As underprivileged teens go, Aaron's got it pretty good. His mother has a steady job, often earning a bonus as employee of the month. She's didn't graduate from high school herself but is determined to do what she can to make sure her son does. She's enlisted the support of my family and another and calls on us to help her navigate the system. And what a system it is.
Last year Evanston Township High School eliminated a separate honors track for the highest achieving freshmen and required all freshman to take the same humanities class, with an opportunity for all students to earn honors credit. That is, all students achieving at or above the 40th percentile.

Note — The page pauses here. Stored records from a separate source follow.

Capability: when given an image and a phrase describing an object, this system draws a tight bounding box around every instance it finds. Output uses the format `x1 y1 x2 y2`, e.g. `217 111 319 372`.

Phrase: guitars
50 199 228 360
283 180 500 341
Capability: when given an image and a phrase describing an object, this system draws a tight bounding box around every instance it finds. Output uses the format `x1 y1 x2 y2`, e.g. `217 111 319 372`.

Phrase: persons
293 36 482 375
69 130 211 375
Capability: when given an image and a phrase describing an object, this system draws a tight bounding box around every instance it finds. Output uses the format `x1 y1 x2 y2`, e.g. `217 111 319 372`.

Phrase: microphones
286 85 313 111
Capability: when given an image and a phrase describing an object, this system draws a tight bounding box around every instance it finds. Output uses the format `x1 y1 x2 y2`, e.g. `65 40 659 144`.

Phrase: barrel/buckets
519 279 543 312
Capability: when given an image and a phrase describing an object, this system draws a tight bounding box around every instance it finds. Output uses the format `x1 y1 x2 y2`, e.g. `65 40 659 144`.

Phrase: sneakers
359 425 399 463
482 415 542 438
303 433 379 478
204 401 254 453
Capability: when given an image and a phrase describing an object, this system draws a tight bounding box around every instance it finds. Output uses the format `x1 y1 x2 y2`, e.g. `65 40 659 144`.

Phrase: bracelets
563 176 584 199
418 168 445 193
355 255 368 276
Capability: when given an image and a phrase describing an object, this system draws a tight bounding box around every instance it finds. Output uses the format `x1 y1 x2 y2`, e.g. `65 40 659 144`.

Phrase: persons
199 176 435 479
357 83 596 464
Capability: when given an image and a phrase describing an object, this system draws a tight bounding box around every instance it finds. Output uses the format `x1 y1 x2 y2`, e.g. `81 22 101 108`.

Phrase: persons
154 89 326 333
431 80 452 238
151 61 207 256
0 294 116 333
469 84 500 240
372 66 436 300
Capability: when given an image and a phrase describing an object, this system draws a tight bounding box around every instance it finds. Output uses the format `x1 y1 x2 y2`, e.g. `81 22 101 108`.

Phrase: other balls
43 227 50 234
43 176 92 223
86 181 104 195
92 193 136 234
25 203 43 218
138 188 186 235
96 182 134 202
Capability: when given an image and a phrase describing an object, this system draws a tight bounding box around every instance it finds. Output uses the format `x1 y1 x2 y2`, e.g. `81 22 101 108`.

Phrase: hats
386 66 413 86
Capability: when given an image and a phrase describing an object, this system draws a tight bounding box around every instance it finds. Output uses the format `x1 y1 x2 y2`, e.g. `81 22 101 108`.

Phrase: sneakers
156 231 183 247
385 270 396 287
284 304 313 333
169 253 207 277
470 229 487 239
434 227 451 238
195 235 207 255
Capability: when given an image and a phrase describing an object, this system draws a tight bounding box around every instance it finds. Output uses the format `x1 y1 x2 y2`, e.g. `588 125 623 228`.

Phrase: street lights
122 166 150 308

The students who struggle the most with reading and writing were in a separate track "with support". While upper middle class parents wrung their hands over whether or not their children would be sufficiently challenged in a mixed honors class, I discovered the other ETHS.
Aaron's entire schedule was built around "support" and yet it didn't take me long to learn how weak those supports really are. In October I attended parent teacher conferences and spoke with his teachers, each of whom clearly knew Aaron and cared about his progress. The problem is, there's no coordination between the teachers of different subjects. Although they knew how he was doing in their own classroom, the reading teacher who was considering recommending he pass out of reading didn't know that he was failing English - because he wasn't reading.
I was learning that a parent or guardian has to ask the right questions to get the information that the teachers hesitate to volunteer: Can Aaron read?